◆ **TEXT**:
------------------------------------
A GDC 2011 Postmortem

I just got back from my first Game Developers Conference in San Francisco, and if you didn’t get the opportunity to go, I definitely recommend it next year. I worked as a Conference Associate, and it was a wonderful experience that I would recommend to anyone in the industry already, indie developers, or even aspiring game developers. So now that it’s over, I thought I’d take a look back and comment on my experiences, and what I would do better next year.


Plan Ahead

I planned quite some time ahead for GDC, although all this planning didn’t quite pay off. A few things to remember when getting ready for GDC in San Francisco, as it is very different from GDC Online:

  • Bring warm clothes. Not only is it chilly (or cold, if you’re me) outside, but the convention center isn’t the warmest place either. Bring some comfy undershirts, longsleeves shirts, jackets, and possibly even a coat.
  • Don’t forget the essentials. You’ll be staying there anywhere from a few days to a full blown week, so don’t forget to pack everything you’re going to need.
  • Bring enough clothes for the trip. Be sure to bring plenty of clothes (especially if you’re a girl, as we have a tendency to be indecisive about what we wear), and make sure what you do bring is appropriate. Business casual is the most recommended style for GDC, as it is still a professional place.
  • Wear comfortable shoes. The conference is a week long event, and it involves lots of walking, so bring nice-looking, comfortable shoes to wear. If you’re female and bring heels, be prepared to walk around in them all day. It’s also likely that you won’t have a vehicle and won’t want to pay for a taxi every day, so be prepared for hurting feet.
  • Prepare for the rain. San Francisco is a rainy place in the Spring, so avoid getting poured on by bringing a raincoat and/or umbrella.
  • Don’t forget to check into your flight(s), both there and on the way back.
------------------------------------
◆ **EXTRACTED RECORDS**:

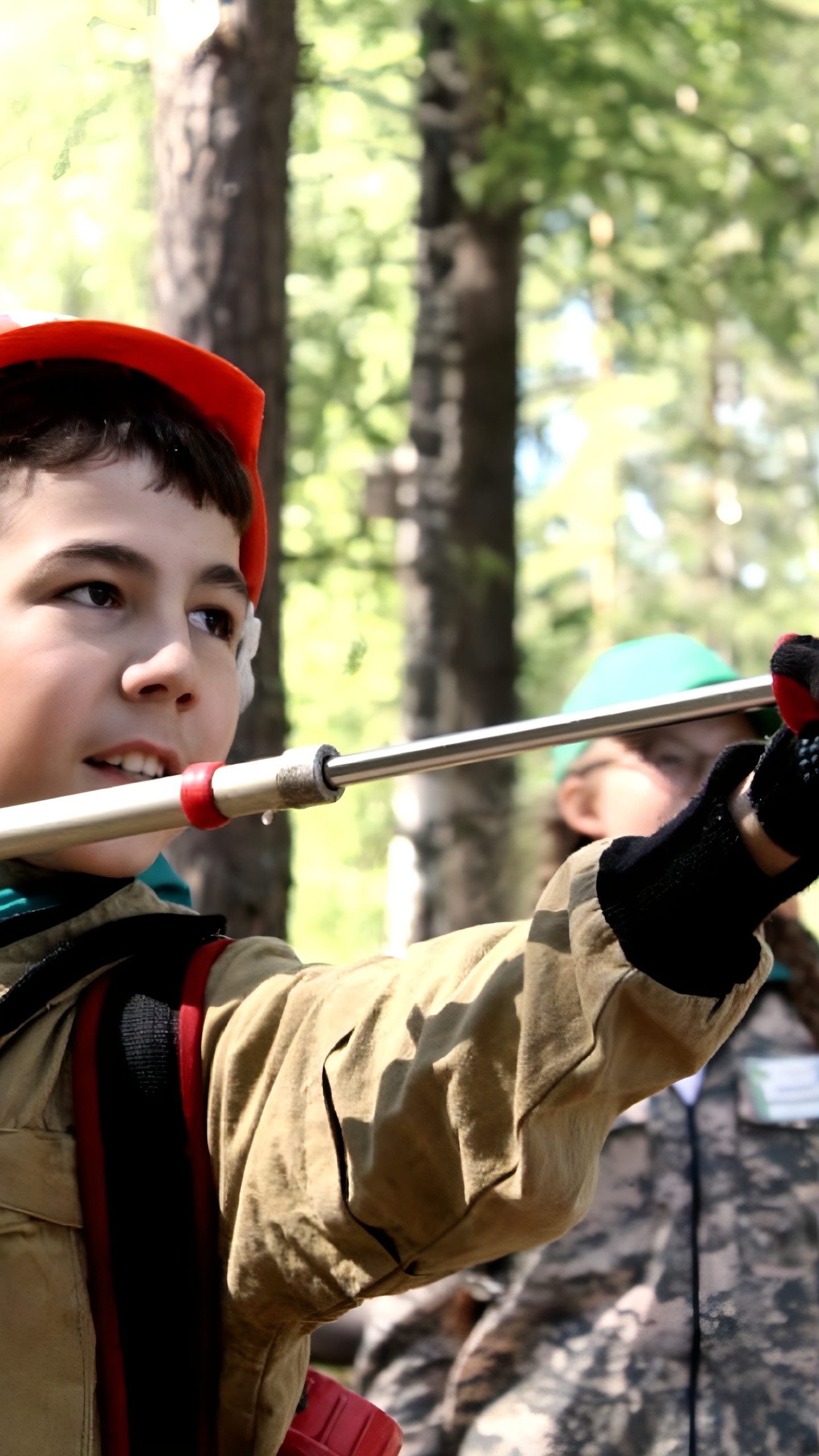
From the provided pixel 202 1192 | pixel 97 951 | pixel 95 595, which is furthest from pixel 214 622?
pixel 202 1192

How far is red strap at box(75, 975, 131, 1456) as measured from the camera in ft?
4.64

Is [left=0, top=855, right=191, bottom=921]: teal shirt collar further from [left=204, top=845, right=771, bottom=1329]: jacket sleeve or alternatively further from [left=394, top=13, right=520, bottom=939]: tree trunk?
[left=394, top=13, right=520, bottom=939]: tree trunk

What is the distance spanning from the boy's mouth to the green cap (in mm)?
1685

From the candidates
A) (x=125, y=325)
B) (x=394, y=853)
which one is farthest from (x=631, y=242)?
(x=125, y=325)

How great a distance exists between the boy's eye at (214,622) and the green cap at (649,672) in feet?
4.92

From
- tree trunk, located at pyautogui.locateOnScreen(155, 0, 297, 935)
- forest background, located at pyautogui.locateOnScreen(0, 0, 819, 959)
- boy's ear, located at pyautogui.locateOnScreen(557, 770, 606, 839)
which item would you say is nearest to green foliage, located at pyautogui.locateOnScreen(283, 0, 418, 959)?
forest background, located at pyautogui.locateOnScreen(0, 0, 819, 959)

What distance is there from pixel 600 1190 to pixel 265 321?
2448 mm

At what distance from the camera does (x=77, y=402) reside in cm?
175

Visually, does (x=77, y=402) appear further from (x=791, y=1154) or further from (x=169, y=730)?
(x=791, y=1154)

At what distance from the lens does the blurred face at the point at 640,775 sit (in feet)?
8.93

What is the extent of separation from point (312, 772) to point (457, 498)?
6627 millimetres

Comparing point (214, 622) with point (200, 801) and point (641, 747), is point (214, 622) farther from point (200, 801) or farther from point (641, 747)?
point (641, 747)

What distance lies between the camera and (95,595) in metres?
1.63

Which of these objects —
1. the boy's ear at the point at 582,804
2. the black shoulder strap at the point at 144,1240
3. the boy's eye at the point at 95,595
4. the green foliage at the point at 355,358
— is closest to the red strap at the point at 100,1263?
the black shoulder strap at the point at 144,1240
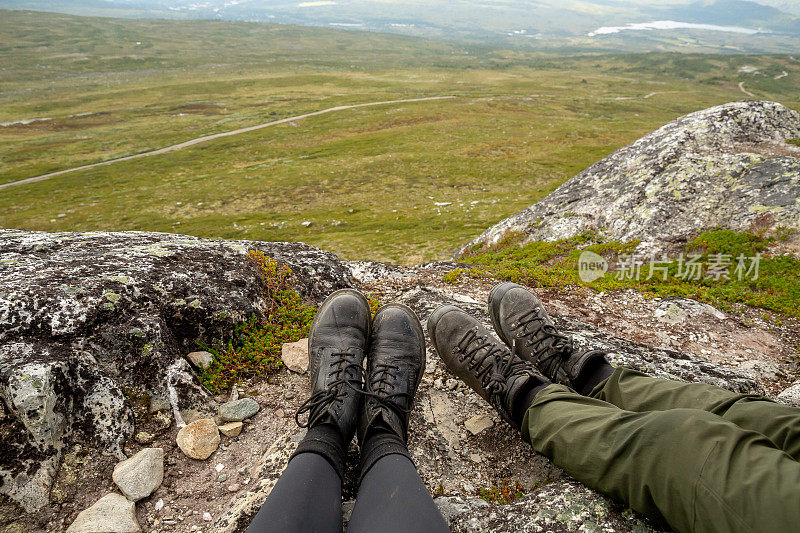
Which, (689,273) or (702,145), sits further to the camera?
(702,145)

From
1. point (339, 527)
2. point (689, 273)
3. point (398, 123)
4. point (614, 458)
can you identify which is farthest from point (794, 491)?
point (398, 123)

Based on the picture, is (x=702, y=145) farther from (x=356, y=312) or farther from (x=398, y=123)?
(x=398, y=123)

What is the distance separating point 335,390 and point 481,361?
1.94m

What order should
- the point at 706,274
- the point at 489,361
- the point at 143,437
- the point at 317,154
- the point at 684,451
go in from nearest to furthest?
the point at 684,451 → the point at 143,437 → the point at 489,361 → the point at 706,274 → the point at 317,154

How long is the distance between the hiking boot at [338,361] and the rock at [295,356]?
32 centimetres

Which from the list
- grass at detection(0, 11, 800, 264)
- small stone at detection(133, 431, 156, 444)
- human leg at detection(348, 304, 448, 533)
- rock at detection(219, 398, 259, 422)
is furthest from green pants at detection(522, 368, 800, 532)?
grass at detection(0, 11, 800, 264)

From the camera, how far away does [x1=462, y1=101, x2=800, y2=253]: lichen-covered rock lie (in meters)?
10.4

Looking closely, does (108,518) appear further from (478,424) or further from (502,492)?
(478,424)

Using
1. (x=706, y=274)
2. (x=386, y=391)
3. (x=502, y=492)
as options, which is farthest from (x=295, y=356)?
(x=706, y=274)

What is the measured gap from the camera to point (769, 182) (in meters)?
10.4

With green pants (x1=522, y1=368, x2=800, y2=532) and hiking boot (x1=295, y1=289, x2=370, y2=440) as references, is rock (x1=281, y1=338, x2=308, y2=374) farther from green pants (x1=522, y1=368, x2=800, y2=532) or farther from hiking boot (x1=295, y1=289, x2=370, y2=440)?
green pants (x1=522, y1=368, x2=800, y2=532)

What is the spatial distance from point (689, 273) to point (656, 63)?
9894 inches

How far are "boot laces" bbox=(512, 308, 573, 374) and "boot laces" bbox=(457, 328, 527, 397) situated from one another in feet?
0.72

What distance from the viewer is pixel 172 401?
435cm
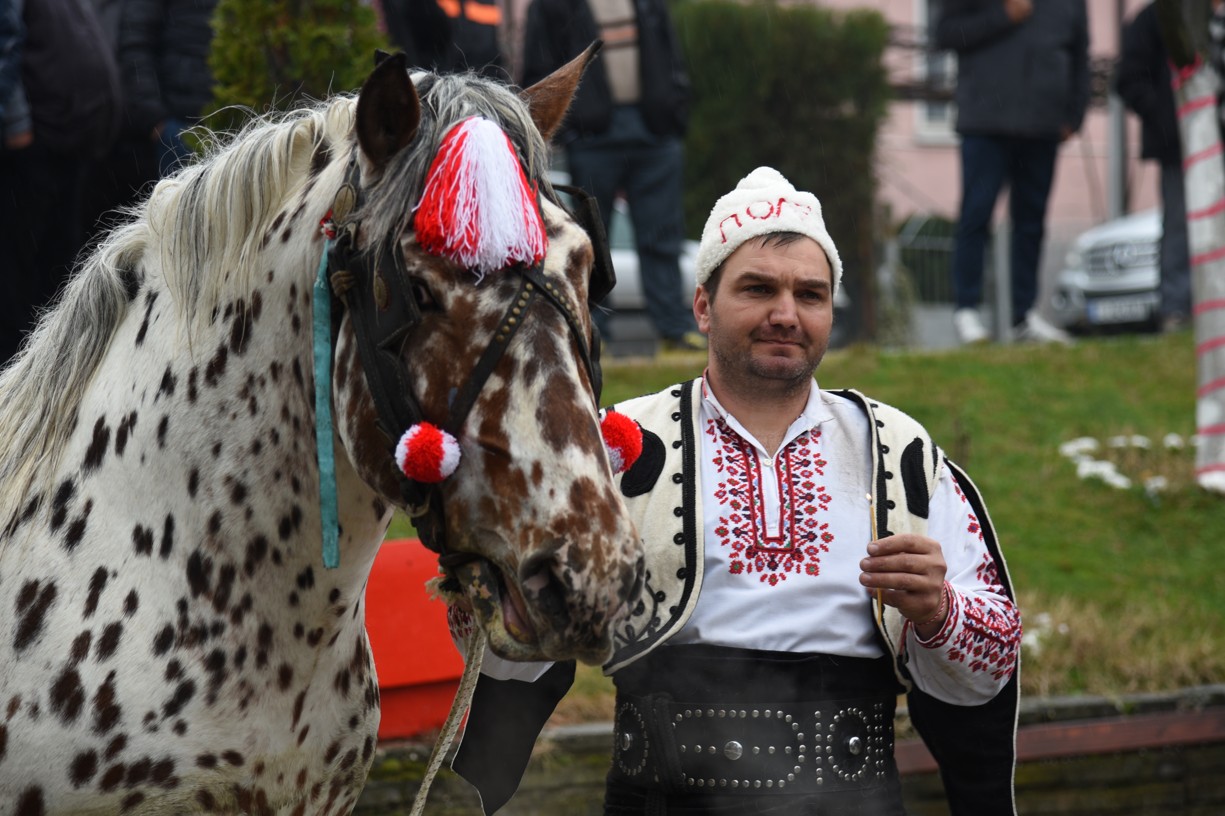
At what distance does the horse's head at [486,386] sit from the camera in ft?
7.34

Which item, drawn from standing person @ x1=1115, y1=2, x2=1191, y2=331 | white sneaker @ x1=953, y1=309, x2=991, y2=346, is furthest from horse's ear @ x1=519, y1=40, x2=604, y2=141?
standing person @ x1=1115, y1=2, x2=1191, y2=331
------------------------------------
◆ **EXERCISES TO COMPLETE**:
[a] Do the following statements agree with the GDC postmortem? For each, answer yes or no and quote the words from the text that decide it.
(i) The writer worked at the conference as a Conference Associate.
(ii) Business casual is the most recommended style for GDC.
(iii) San Francisco is a dry place in the Spring.
[b] Display each line of the listing that contains the word "furthest".

◆ **ANSWERS IN ORDER**:
[a]
(i) Yes: "I worked as a Conference Associate"
(ii) Yes: "Business casual is the most recommended style for GDC"
(iii) No: "San Francisco is a rainy place in the Spring"

[b]
From the provided pixel 202 1192 | pixel 97 951 | pixel 95 595, which is furthest from pixel 214 622?
go in from nearest to furthest?
is furthest from green pants at detection(522, 368, 800, 532)?
Which item, drawn from standing person @ x1=1115, y1=2, x2=1191, y2=331 | white sneaker @ x1=953, y1=309, x2=991, y2=346, is furthest from horse's ear @ x1=519, y1=40, x2=604, y2=141?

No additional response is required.